4 Oktober 2005, seluruh anggota Forum Kerjasama Antar Pemerintah Daerah Provinsi Kepulauan melaporkan pembentukan forum tersebut kepada Menteri Dalam Negeri Republik Indonesia. Dokumen pertama forum ini, diberi nama “masalah-masalah mendasar yang dihadapi oleh provinsi kepulauan” dan dokumen tersebut disampaikan kepada Menteri Dalam Negeri kahir bulan Okrober 2005.

15 Desember 2005, forum menyelenggarakan “Seminar Nasional Provinsi Kepulauan di Jakarta” dengan melibatkan unsure akademisi, pemerintah, LEMHANAS, DPR RI dan tokoh masyarakat.

21-22 April 2006, anggota forum bertemu di Pangkal Pinang Provinsi Kepulauan Bangka Belitung. Dan telah berhasil merumuskan formula DAU (dana alokasi umum) yang dikenal dengan “Formula DAU Pangkal Pinang”. Yakni cara menghitung DAU dengan memperhitungkan luas wilayah laut. Formula DAu Pangkal Pinang kemudian telah disampaikan oleh forum pada pertemuannya dengan Panitia NAggaran DPR RI setelah terlebih dahulu menyampaikannya dalam rapat APPSI tanggal 22-24 Mei 2006 di Mataram Provinsi Nusa Tenggara Barat dan mendapat dukungan dari 33 provinsi sesuai dokumen.

September 2006, tjuh gubernur dan ketua DPRD provinsi kepulauan bertemu dengan Presiden Republik Indonesia di Batam serta mendapat dukungannya setelah mendengarkan dan menerima langsung pemikiran dari forum.
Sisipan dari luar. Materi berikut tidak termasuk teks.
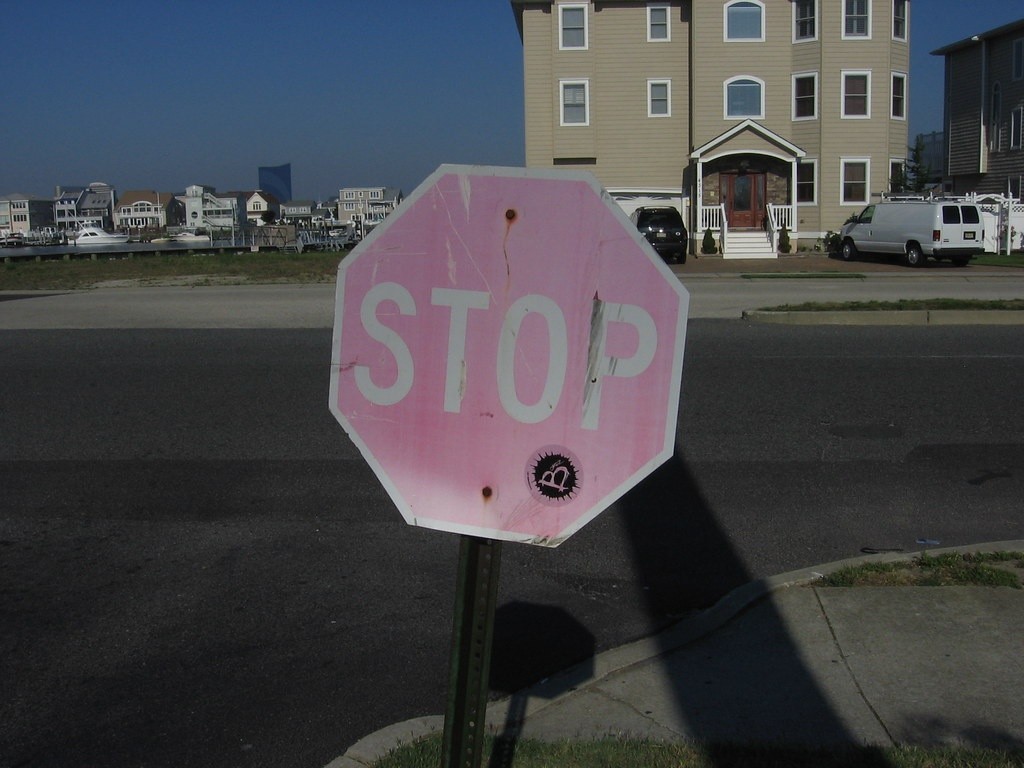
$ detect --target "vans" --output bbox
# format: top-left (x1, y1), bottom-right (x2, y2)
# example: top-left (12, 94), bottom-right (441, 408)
top-left (838, 198), bottom-right (986, 267)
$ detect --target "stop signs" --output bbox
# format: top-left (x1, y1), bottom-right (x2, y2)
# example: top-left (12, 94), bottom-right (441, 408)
top-left (325, 162), bottom-right (691, 550)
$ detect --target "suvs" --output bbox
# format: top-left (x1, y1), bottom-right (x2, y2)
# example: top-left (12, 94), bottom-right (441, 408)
top-left (627, 205), bottom-right (688, 266)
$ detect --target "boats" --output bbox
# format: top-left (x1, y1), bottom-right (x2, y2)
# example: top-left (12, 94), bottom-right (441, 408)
top-left (59, 226), bottom-right (131, 244)
top-left (151, 231), bottom-right (210, 245)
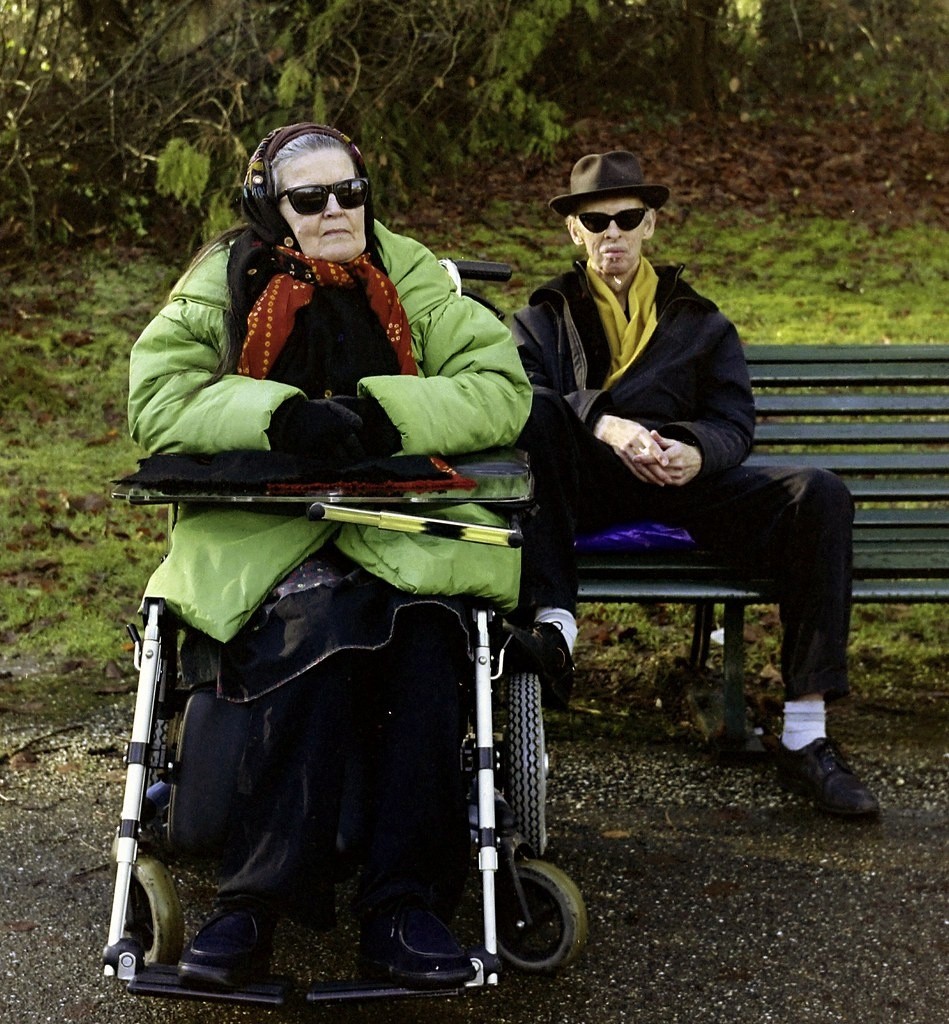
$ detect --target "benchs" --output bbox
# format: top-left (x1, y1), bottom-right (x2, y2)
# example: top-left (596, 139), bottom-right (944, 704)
top-left (576, 343), bottom-right (949, 741)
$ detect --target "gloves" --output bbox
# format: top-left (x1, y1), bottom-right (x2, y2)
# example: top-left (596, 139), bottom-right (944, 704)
top-left (331, 391), bottom-right (401, 459)
top-left (268, 397), bottom-right (365, 469)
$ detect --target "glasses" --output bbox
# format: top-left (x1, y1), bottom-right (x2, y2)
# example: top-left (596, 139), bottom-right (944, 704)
top-left (575, 205), bottom-right (652, 232)
top-left (275, 176), bottom-right (370, 215)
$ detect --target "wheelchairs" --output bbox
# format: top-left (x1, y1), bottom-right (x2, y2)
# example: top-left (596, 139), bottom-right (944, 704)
top-left (103, 259), bottom-right (593, 1005)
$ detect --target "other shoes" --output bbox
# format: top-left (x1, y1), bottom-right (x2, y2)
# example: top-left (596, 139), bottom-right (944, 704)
top-left (176, 902), bottom-right (274, 993)
top-left (360, 901), bottom-right (474, 988)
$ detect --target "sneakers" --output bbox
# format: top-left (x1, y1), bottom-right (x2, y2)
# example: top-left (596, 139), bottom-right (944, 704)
top-left (772, 736), bottom-right (881, 821)
top-left (495, 619), bottom-right (576, 712)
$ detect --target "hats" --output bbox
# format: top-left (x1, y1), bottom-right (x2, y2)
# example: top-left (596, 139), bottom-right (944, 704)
top-left (549, 150), bottom-right (671, 214)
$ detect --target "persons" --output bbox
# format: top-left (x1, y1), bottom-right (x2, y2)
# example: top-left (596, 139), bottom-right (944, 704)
top-left (503, 150), bottom-right (882, 815)
top-left (127, 122), bottom-right (533, 988)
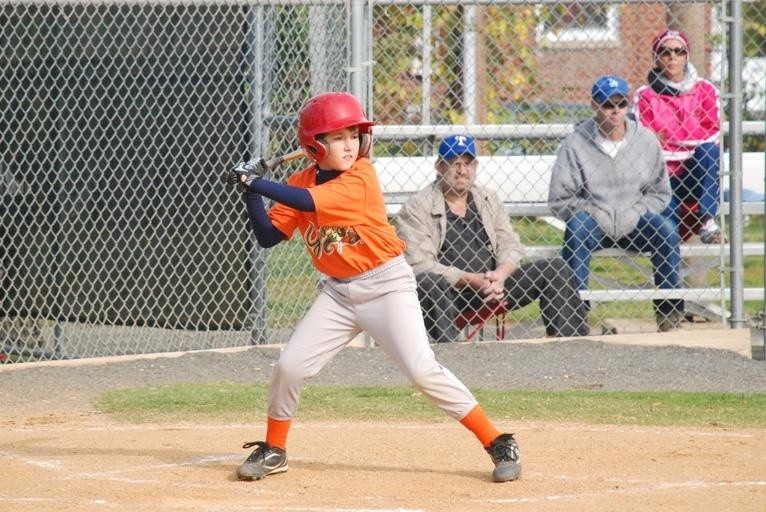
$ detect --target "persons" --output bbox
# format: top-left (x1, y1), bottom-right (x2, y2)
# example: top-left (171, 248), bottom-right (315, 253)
top-left (632, 31), bottom-right (728, 245)
top-left (390, 133), bottom-right (589, 343)
top-left (548, 74), bottom-right (686, 332)
top-left (233, 91), bottom-right (523, 483)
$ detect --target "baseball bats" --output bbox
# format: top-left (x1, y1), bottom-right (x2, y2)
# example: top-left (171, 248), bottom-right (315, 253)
top-left (225, 149), bottom-right (305, 185)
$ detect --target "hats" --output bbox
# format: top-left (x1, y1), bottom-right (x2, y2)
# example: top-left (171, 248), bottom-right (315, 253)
top-left (591, 75), bottom-right (628, 105)
top-left (651, 30), bottom-right (692, 56)
top-left (439, 135), bottom-right (477, 160)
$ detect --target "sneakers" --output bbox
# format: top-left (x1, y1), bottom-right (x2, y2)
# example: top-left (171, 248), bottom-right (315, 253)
top-left (699, 220), bottom-right (726, 243)
top-left (238, 441), bottom-right (287, 481)
top-left (485, 433), bottom-right (522, 483)
top-left (658, 310), bottom-right (707, 333)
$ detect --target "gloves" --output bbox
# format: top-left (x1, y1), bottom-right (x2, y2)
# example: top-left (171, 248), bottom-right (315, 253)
top-left (231, 156), bottom-right (268, 191)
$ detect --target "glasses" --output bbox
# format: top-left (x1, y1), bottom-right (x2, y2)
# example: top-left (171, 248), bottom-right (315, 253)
top-left (658, 46), bottom-right (687, 57)
top-left (603, 101), bottom-right (628, 109)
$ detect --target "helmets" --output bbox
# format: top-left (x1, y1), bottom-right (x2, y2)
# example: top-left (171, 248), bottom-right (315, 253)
top-left (299, 91), bottom-right (377, 164)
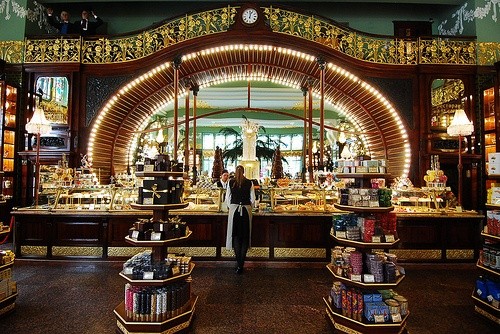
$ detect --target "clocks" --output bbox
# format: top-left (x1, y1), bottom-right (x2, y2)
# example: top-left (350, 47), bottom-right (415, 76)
top-left (242, 8), bottom-right (258, 24)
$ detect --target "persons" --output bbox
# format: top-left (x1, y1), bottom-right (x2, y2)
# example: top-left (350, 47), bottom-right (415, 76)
top-left (46, 7), bottom-right (73, 34)
top-left (212, 170), bottom-right (229, 190)
top-left (74, 10), bottom-right (104, 35)
top-left (225, 165), bottom-right (256, 275)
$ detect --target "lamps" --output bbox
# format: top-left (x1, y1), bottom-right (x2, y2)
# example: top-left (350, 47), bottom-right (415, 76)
top-left (448, 109), bottom-right (475, 207)
top-left (25, 110), bottom-right (53, 209)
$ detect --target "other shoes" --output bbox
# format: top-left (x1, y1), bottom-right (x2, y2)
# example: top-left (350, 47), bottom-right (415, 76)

Pikiran-pikiran yang disampaikan kepada Presiden terumus dalam dokumen yang diberi nama “Model Pembangunan Provinsi Kepulauan”.

Pada tanggal 14-16 Juni 2007 di Manado Provinsi Sulawesi Utara, dilaksanakannya Rapat kerja, sekaligus penyelenggaraan kegiatan Expo dan Pementasan Seni Budaya tujuh provinsi kepulauan. Rapat kerja tersebut mengahsilkan “Kesepakatan Manado” yang pada dasarnya mengkritisi metode penghitungan luas wilayah serta formulasi DAU yang dirasakan belum memenuhi rasa keadilan bagi provinsi-provinsi kepualuan dengan didasarkan pada peraturan perundang-undangan yang berlaku.

Terakhir,pada bulan Januari 2009 telah dilaksanakannya Rapat Tahunan Tim Teknis tujuh provinsi kepulauan di ternate, Maluku Utara. Dalam pertemuan ini dihasilkan dua hal utama yaitu menubah nama “Forum Kerjasama Antar Pemerintah Daerah Provinsi Kepualuan” menjadi “Badan Kerjasama Antar Pemerintah Daerah Provinsi Kepualuan”. Serta menyepakati rumput laut sebagai komoditas unggulan yang akan dikembangkan secara bersama-sama.

Lima elemen utama kejayaan pembangunan maritime Indonesia, antara lain:

1. Wawasan kelautan.

2. Kedaulatan nyata dilaut.

3. Industri kelautan yang kuat.

4. Tata ruang kelautan yang benar.

5. Sistem hukum kelautan yang lengkap dan terpadu.

UU No.32 tahun 2004, tentang penentuan batas wilayah laut. UNCLOS 1982, UUD 1945 pasal 25 A.